Except, it was impossible to move on. Elden Ring was everywhere for months after launch thanks to all the zany challenges that players were pulling off, cool lore and secrets that others were uncovering, and the internet’s overall obsession with the title. I can’t quite remember what it was that finally made me cave, but I eventually became one of the millions of Tarnished taking on the perils of the Lands Between.
Speaking of challenges, check out this streamer beating Elden Ring with a dance mat below.
My expectations for myself were on the floor when I first started, if I’m being honest. I made it a goal to take down one main story boss, and then see how I felt about my prospects for the rest of the game. I’m not going to lie, upon slaying Margit the Fell Omen, I wasn’t filled with confidence, but instead relief that I’d finally pushed past my first major hurdle. Even so, that ridiculous hit of adrenaline and dopamine from taking down the guy was enough to make me keep going, and I soon realised that even though I was admittedly terrible in battle with my trigger-happy dodging and awful judgement of when and when not to attack, the title is surprisingly accommodating of total newbies.

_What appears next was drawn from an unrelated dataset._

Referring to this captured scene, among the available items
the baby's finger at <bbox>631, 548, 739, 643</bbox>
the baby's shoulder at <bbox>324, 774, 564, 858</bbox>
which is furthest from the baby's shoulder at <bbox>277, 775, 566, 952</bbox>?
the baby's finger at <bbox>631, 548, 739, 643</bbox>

Elden Ring’s gorgeous, sprawling open world is a huge part of this. For the first time in Soulsborne history, players can simply decide to nope out of particularly difficult boss battles and go and explore somewhere else instead. Sure, there’s still a certain amount of bosses that you’re required to take down if you want to progress the story, but most of the time, you’ve got options - there’s no need to slam your head against your controller for hours on end when you could be having fun discovering the world’s secrets (and inevitably finding new items, felling other enemies and becoming stronger in the process).
And what incredible secrets there are to be found. It’s easy to make an open-world game big for the sake of being big, but FromSoftware included so many details, lore and treasures to discover in every inch of the map that you could play for hundreds of hours and still not see everything it has to offer. I’ll never forget the moment that I first descended into Siofra River and sat in awe, not just of the magical landscape in front of me, but at the fact that the already enormous map had a gigantic underground half that’d been hidden up to that point. While Siofra River is hardly a secret at this point, there are so many nooks and crannies in literally every area that it almost feels rude to rush through a location without jumping onto every ledge, hitting every wall, and smashing every enemy just in case there’s something to be uncovered.

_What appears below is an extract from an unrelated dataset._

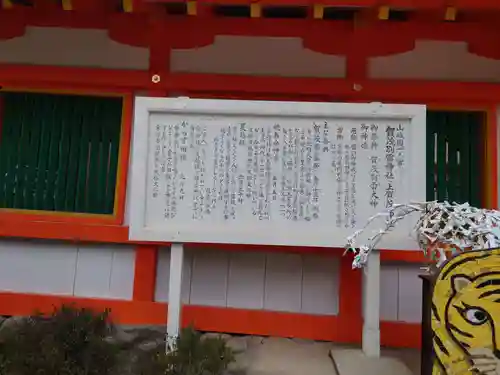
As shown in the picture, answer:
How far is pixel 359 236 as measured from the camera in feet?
9.95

The openness of the world also contributes heavily to the flexibility in which players can approach combat and character customisation. Although Soulsborne players constructing weird and wonderful builds for their characters is nothing new, being able to run out and grab anything you need to construct them basically whenever you want means that the most absurd, game-destroying setups can be put together pretty much instantly. Just take the guy who managed to defeat every main boss in a single hit - although he was no newbie, anyone could - in theory - recreate the build and breeze through the story with ease. In this sense, the game is essentially as hard as you want it to be.

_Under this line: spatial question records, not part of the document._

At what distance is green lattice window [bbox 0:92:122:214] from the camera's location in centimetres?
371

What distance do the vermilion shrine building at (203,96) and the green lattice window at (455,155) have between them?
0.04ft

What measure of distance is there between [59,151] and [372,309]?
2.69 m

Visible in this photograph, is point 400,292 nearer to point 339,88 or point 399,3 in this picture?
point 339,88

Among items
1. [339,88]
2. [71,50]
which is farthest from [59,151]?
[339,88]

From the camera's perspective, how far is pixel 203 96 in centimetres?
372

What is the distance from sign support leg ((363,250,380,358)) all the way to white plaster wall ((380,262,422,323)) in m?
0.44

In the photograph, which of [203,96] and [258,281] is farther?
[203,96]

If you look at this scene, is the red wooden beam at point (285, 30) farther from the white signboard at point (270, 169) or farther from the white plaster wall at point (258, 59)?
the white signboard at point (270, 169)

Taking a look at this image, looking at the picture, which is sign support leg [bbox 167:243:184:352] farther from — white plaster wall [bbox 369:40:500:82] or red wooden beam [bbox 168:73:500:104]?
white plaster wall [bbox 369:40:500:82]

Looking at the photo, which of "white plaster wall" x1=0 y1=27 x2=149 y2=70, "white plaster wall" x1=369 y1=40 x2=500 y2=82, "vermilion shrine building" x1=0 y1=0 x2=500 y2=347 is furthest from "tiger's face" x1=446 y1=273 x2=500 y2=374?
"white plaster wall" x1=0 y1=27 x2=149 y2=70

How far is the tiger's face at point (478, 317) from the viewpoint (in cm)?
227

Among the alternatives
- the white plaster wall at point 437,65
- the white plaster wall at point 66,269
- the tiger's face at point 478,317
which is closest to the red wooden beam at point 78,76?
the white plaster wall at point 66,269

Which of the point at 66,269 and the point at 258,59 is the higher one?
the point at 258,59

Frankly though, with exploration being just as big a part of the game as the boss fights, it hardly matters even if you’re at a total loss as to how to progress - there’s still so much fun to be had. Although I did finish the game in the end, looking back on my time with it, I cherished those moments of discovery even more than the victories against the most hard-fought enemies (apart from beating Malenia, perhaps - that was euphoric). That thrill was what kept me going, and by drawing me back in time and time again, I eventually became better at those ‘main’ Soulsborne elements that I’d initially struggled with. I now genuinely want to try out Bloodborne and Dark Souls 3 because I’m hooked on the feeling that Elden Ring gave me, but without that open world and the freedom to take things at my own pace, I have very little doubt that I’d have shelved the game within the first 10 hours.
Elden Ring is so much more than a game that exists solely to be difficult - without trying to be corny, it’s an experience. While I don’t think the addition of an easy mode would do the game or its players any harm, I really appreciate that there’s just about something for everyone behind its daunting exterior, and that can definitely be enough to hook Soulsborne novices like me on a genre of games they could never have imagined enjoying.